Tomorrowland - Um Lugar Onde Nada é Impossível | Crítica

Futuros distópicos como os vistos em Blade Runner, Mad Max e The Walking Dead, por exemplo, têm como tempero o tom pessimista de fim dos tempos que aguarda a humanidade. Há muito tempo Hollywood encontrou a fórmula certa para chocar e alardear a população quanto a este tema. Hoje, brincar com a idealização do futuro é fruto do que é vivenciado atualmente; um presente conturbado com guerras, fome, crises políticas e destruição gradativa do meio ambiente -- o que, na verdade, são elementos de épocas passadas também -- dita as nuances do amanhã.

Nos anos sessenta, entretanto, fantasiar sobre o futuro deveria ser sinônimo de prosperidade. Afinal, as Guerras acabaram e a reconstrução do mundo ocidental era vista com muito otimismo. E era exatamente assim que Walt Disney vislumbrava o futuro. E não foi à toa que, sob o pensamento ''o amanhã pode ser uma era maravilhosa'', ele criou parques com atrações futuristas utópicas, mostrando à América e ao mundo como o mesmo estava seguindo em direção ao futuro. O futuro de sua imaginação.

Baseando-se nesse modelo sessentista, Brad Bird (Missão Impossível: Protocolo Fantasma) e Damon Lindelof (Prometheus) estabelecem o tom de Tomorrowland - Um Lugar Onde Nada é Impossível. A premissa do filme é bem simples: Casey Newton (Britt Robertson) é uma jovem inteligente e curiosa que (não tão) misteriosamente encontra um broche entre seus pertences. Ao tocá-lo, é imediatamente projetada em Tomorrowland, um local completamente futurista e livre dos infortúnios do mundo real. Para chegar lá, ela precisa da ajuda de um frustrado cientista, Frank Walker (George Clooney). Casey, na verdade, é a incorporação sutil do otimismo de Walt Disney em relação à vida, ao futuro.

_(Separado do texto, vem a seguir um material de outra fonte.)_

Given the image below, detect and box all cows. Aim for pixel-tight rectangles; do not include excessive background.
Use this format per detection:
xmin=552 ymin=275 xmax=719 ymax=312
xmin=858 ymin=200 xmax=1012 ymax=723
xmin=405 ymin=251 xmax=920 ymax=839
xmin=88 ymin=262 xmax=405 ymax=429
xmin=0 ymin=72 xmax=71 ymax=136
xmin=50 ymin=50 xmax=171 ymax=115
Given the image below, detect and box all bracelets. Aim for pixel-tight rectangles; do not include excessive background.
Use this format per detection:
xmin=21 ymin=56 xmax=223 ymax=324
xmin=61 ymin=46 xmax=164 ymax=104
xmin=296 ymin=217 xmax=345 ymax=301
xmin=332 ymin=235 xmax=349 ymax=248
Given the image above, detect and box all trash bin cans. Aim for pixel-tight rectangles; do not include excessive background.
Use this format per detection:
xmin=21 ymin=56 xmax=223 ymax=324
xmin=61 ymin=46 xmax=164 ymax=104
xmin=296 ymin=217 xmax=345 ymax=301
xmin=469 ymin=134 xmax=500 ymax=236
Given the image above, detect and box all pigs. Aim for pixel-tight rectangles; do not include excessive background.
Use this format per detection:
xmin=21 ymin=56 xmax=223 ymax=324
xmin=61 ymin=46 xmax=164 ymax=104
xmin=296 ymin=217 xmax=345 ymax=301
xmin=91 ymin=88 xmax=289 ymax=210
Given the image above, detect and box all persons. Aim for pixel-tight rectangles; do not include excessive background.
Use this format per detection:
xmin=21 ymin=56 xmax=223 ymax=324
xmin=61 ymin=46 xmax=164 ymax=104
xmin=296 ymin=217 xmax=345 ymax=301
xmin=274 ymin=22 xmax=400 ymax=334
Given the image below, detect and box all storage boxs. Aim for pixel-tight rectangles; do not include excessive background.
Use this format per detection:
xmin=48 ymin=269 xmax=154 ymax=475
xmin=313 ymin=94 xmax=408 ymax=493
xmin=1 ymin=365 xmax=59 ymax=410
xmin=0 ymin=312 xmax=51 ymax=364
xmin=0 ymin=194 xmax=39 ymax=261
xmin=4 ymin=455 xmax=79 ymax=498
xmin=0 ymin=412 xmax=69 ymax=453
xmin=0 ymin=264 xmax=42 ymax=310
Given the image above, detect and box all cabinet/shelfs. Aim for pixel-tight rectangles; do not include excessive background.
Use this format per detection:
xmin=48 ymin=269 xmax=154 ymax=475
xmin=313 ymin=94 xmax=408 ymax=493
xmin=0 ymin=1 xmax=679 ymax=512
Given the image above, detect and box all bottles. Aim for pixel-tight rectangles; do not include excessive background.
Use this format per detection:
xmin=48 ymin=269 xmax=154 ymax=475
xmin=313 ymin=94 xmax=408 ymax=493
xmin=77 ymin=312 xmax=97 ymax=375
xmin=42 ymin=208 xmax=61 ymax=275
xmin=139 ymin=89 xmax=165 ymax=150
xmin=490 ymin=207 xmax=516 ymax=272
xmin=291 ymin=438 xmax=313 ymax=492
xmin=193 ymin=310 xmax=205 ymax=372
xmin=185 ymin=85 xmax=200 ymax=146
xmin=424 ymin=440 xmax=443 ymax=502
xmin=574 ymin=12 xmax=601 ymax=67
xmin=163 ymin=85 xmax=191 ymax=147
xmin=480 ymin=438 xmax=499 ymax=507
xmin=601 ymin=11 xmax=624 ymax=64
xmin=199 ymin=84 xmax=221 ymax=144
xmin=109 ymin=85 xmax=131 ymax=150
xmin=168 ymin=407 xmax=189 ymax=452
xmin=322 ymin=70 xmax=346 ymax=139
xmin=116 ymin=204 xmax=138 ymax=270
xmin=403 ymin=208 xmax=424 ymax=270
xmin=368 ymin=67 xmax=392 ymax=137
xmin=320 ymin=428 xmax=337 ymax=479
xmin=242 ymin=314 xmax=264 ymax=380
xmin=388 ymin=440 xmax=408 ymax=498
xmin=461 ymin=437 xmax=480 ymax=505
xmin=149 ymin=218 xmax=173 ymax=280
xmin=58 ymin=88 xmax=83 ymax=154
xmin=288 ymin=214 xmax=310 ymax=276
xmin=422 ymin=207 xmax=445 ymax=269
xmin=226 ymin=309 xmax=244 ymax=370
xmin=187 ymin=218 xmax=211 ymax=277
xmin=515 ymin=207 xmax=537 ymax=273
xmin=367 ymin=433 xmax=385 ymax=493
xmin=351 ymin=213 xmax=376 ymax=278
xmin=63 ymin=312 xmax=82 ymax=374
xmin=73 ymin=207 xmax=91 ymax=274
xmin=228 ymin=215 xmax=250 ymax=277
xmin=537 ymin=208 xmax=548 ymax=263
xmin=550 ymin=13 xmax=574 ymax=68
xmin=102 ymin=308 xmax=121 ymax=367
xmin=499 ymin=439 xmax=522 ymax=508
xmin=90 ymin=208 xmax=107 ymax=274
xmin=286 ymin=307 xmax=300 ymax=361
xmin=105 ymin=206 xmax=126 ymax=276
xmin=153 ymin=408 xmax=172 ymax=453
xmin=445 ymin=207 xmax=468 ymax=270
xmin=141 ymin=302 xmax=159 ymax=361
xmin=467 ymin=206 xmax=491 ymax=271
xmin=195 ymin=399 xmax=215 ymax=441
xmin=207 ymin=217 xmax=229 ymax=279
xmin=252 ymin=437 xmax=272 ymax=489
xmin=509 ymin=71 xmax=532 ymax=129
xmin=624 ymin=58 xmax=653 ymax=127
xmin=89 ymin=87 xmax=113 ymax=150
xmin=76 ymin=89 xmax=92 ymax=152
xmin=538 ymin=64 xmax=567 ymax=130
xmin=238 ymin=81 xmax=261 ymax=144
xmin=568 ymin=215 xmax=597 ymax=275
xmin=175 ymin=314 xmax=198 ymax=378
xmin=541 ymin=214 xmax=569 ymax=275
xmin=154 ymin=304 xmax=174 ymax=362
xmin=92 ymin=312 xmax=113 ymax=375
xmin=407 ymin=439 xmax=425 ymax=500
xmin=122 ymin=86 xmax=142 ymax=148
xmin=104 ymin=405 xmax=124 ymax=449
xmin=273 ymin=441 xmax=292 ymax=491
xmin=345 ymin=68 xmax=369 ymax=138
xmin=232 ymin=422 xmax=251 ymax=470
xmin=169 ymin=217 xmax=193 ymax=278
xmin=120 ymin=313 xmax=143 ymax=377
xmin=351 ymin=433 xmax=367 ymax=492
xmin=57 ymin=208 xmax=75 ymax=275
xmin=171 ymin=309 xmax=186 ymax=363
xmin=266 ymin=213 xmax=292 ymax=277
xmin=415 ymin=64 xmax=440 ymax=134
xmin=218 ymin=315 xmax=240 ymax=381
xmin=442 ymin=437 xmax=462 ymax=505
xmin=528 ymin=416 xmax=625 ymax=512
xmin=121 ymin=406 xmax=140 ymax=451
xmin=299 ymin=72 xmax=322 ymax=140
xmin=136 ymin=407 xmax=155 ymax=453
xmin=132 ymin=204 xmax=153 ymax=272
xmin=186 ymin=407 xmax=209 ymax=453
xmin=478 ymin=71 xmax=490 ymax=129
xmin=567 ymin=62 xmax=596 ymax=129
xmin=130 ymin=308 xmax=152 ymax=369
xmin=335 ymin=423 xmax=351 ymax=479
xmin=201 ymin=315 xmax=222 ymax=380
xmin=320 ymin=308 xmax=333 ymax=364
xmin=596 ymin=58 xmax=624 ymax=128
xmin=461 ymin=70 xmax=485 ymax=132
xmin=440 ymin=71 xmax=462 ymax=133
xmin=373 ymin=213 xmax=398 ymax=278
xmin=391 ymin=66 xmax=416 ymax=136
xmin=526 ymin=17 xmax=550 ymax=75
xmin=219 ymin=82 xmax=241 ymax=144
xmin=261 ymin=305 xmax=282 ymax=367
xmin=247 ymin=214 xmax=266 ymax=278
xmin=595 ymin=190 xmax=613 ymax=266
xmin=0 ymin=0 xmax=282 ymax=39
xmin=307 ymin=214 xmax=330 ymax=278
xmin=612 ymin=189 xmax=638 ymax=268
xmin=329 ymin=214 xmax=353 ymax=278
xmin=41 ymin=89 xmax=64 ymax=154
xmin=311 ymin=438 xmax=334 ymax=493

Tomorrowland - Um Lugar Onde Nada é Impossível A trama do filme é apressada e transmite uma sensação de bagunça. E isto se reflete no pouco tempo passado em Tomorrowland, uma vez que o filme preocupa-se em mostrar mais sobre a viagem do que propriamente o destino utópico. Isso pode frustrar uma parte do público. Porém, mais incômodo do que o desfoco na terra do amanhã, é a inconsistência do roteiro. O arco narrativo principal, chegar a Tomorrowland e salvar o mundo, é mais uma vítima da afobação do roteirista Lindelof; e as subtramas que poderiam ter sido melhor desenvolvidas -- a relação entre Walker e Athena, por exemplo -- são deixadas de lado. As sequências de ação e aventura são muito bem conduzidas por Bird, que consegue converter o pessimismo da distopia apocalíptica em uma abordagem otimista e inédita.

É importante destacar dois pontos positivos do filme: o conceito visual de Tomorrowland e as atuações de Raffey Cassidy e Britt Robertson. A ambientação do futuro utópico é muito bonita e bem feita, o que gerou ótimas sequências com jet packs, trens e naves futuristas, e robôs. O elenco está bem encaixado, com destaque para as protagonistas femininas, mas George Clooney parece estar um pouco desconfortável, talvez por conta do defasado material que lhe é dado para trabalhar. Britt Robertson conduz muito bem o traço argumentador e otimista de sua personagem. Já a atriz mirim Raffey Cassidy apresenta uma das melhores atuações infantis dos últimos tempos -- uma concordância unânime entre as pessoas que assistiram ao filme.

Tomorrowland - Um Lugar Onde Nada e Impossível

Hugh Laurie é o responsável por escancarar a mensagem que o filme transmitiu ao longo de seu decorrer. O eterno House (foi inevitável ouvir este nome durante a sessão), porém, segurou o pepino que destoou o tom do filme. Em uma única cena ele colocou para fora, por pelo menos dois minutos, uma enxurrada de frases clichês sobre moralismo e as consequências de nossas ações para com o planeta. Em um primeiro momento, ou seja, durante as pitadas que o filme dá, isto funciona muito bem, afinal, é sempre bom ser estapeado com as desgraças as quais acometemos a Terra. O problema é que a direção determina um didatismo de revirar os olhos nesta sequência.

Tomorrowland - Um Lugar Onde Nada é Impossível é um filme divertido de se assistir, com um equilíbrio entre sua comicidade e aventuras, e com boas atuações. Ele consegue carregar sua curiosidade até certo ponto, mesmo esbarrando em um roteiro raso, mas é infeliz com seu final anticlimático.